-- What to work on --
Rewrite the records below with every occurrence of "gravestone" changed to "grave marker" and all other text left unchanged. Omit the pictures from your output.

>> BEGIN

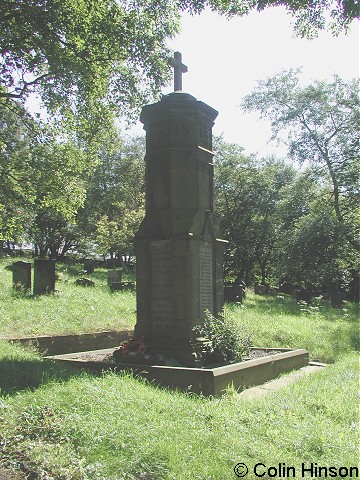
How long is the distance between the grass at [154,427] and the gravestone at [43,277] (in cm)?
845

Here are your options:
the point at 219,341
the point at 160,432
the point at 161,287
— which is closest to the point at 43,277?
the point at 161,287

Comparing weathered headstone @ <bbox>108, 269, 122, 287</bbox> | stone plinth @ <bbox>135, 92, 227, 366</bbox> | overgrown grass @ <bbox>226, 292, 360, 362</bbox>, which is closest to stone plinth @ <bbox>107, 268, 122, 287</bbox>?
weathered headstone @ <bbox>108, 269, 122, 287</bbox>

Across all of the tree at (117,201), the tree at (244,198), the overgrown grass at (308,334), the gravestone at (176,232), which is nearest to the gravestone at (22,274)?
the overgrown grass at (308,334)

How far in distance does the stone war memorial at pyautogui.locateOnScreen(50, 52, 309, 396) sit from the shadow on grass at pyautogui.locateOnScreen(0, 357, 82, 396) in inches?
43.4

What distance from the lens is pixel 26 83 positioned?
13227 millimetres

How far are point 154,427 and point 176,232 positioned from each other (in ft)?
Answer: 15.2

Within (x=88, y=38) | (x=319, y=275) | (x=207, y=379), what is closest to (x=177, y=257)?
(x=207, y=379)

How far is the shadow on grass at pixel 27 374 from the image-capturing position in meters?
5.79

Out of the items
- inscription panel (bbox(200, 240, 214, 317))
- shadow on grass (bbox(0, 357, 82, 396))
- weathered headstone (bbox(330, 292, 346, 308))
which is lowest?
shadow on grass (bbox(0, 357, 82, 396))

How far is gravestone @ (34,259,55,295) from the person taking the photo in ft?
51.3

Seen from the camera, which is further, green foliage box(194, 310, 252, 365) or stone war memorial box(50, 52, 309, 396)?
stone war memorial box(50, 52, 309, 396)

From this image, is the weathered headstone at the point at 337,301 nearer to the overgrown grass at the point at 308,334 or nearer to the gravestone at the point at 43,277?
the overgrown grass at the point at 308,334

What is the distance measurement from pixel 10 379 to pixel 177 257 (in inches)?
143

>> END

-- Final result --
How long is the distance between the grass at [154,427] and the grave marker at [43,277] (in cm)?
845

Here are your options:
the point at 219,341
the point at 160,432
the point at 161,287
— which is closest to the point at 43,277?
the point at 161,287

Comparing weathered headstone @ <bbox>108, 269, 122, 287</bbox> | stone plinth @ <bbox>135, 92, 227, 366</bbox> | overgrown grass @ <bbox>226, 292, 360, 362</bbox>, which is closest to stone plinth @ <bbox>107, 268, 122, 287</bbox>?
weathered headstone @ <bbox>108, 269, 122, 287</bbox>

Across all of the tree at (117,201), the tree at (244,198), the overgrown grass at (308,334), the grave marker at (176,232), which is nearest to the grave marker at (22,274)?
the overgrown grass at (308,334)

How far in distance does the stone war memorial at pyautogui.locateOnScreen(50, 52, 309, 396) sit from the shadow on grass at pyautogui.locateOnScreen(0, 357, 82, 396) in inches?
43.4

What distance from the lens is pixel 26 83 positioned?
13227 millimetres

How far are point 154,427 and point 176,232 positioned from each other (in ft)?
Answer: 15.2

Within (x=88, y=38) | (x=319, y=275) | (x=207, y=379), what is closest to (x=177, y=257)?
(x=207, y=379)

How far is the shadow on grass at pixel 27 374 from the image-capturing position in meters?
5.79

Out of the items
- inscription panel (bbox(200, 240, 214, 317))
- shadow on grass (bbox(0, 357, 82, 396))
- weathered headstone (bbox(330, 292, 346, 308))
which is lowest?
shadow on grass (bbox(0, 357, 82, 396))

How far is grave marker @ (34,259,55,295) from the person taking the photo in ft?
51.3

Seen from the camera, which is further, green foliage box(194, 310, 252, 365) or stone war memorial box(50, 52, 309, 396)?
stone war memorial box(50, 52, 309, 396)

From this image, is the weathered headstone at the point at 337,301 nearer to the overgrown grass at the point at 308,334 or nearer to the grave marker at the point at 43,277?
the overgrown grass at the point at 308,334

What is the distance measurement from pixel 10 379 to pixel 177 257 (in inches)?
143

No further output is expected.